With cap-and-trade, Mullet pointed to an unsuccessful bill he sponsored this year to keep the cost of the pollution allowances at the core of the program no more than 20% above prices seen in California’s carbon market. Prices there have been lower than in Washington.

Under Washington’s program, companies that emit carbon dioxide into the air, like oil refineries, need to buy the allowances at auctions. The state held its second auction this week. Critics say residents are bearing the burden of companies passing on the cost of the allowances.

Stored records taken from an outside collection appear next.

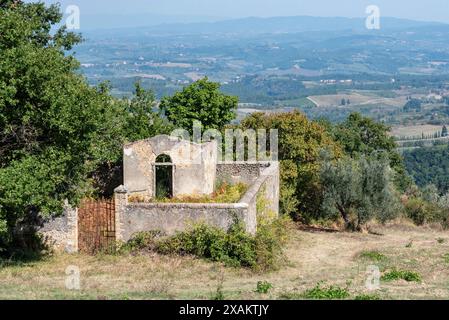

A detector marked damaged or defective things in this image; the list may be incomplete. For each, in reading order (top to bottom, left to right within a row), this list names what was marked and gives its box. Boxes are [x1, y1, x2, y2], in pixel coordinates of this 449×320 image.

rusty metal gate [79, 199, 117, 254]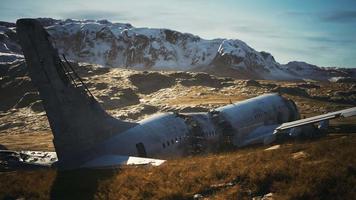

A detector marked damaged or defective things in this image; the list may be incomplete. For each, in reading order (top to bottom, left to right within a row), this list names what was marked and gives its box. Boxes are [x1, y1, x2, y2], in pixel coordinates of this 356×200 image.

crashed airplane [6, 18, 356, 169]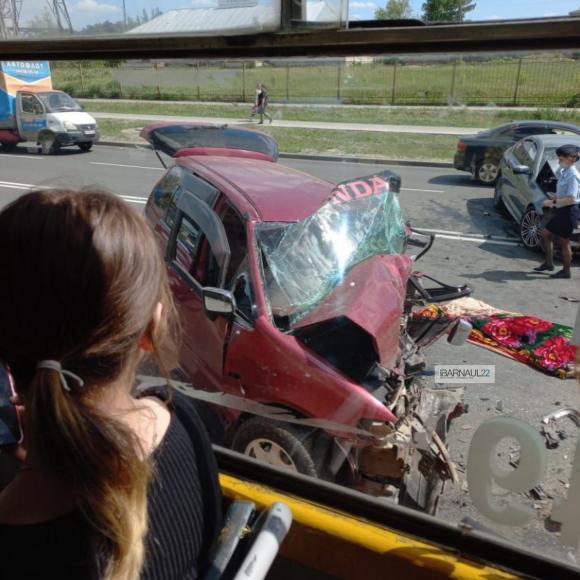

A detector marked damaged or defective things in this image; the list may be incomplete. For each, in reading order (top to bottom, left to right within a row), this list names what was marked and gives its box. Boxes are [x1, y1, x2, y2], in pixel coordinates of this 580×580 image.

wrecked red car [143, 123, 474, 512]
shattered windshield [258, 172, 408, 326]
crumpled car hood [294, 255, 412, 372]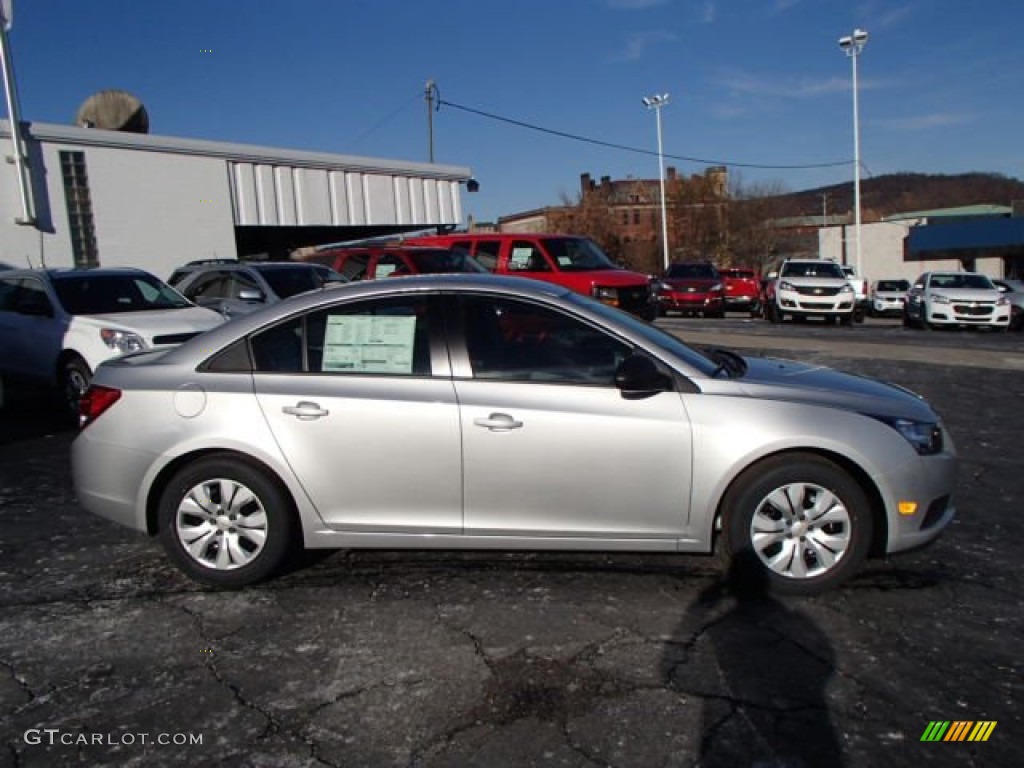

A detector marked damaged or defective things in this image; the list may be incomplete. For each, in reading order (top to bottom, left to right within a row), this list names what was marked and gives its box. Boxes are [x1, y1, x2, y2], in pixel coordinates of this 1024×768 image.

cracked asphalt [0, 316, 1020, 760]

The state is also seeing revenue come in higher than expected from a capital gains tax that won the state Supreme Court’s blessing in a March ruling. Mullet didn’t vote for that tax, but said he would have been more open to the idea if the revenue went to property tax relief. Money from the tax is going to public schools, early childhood education and child care programs.

On housing, Mullet is “firmly against” rent control and said it is a “false premise” that limiting rent increases will lead to greater affordability. “When jurisdictions start passing rent control,” he said, “you can’t attract the money you need to attract to actually invest in building the housing.”

“We need to build more housing in the state of Washington,” he said. “That is the goal.”

Mullet flagged record sums of money directed toward housing in the latest state budget, as well as legislation to speed up permitting for construction as legislation he was proud of this year. 

As for addressing homelessness, he said greater state investment in tiny home villages is an example of a policy he would support. He said tiny homes offer a way to rapidly house people. Big picture, he sees building more homes and, in turn, pushing down housing costs as key to solving homelessness.

But he added: “We need something quick and short-term.”

“You can’t have people living in the public right-of-way,” he said, “our sidewalks, our parks, those places need to be safe for families.”

Will Mullet be able to make a compelling enough case to win over voters as he competes in a primary against two high-profile Democrats and as Republican candidates likely siphon away conservative ballots? He thinks so. “This is day one,” he said, adding that he has plans to travel all over the state campaigning.

As more voters learn his background, he said, “I am very optimistic they will be supportive and I think it’s going to close the gap.”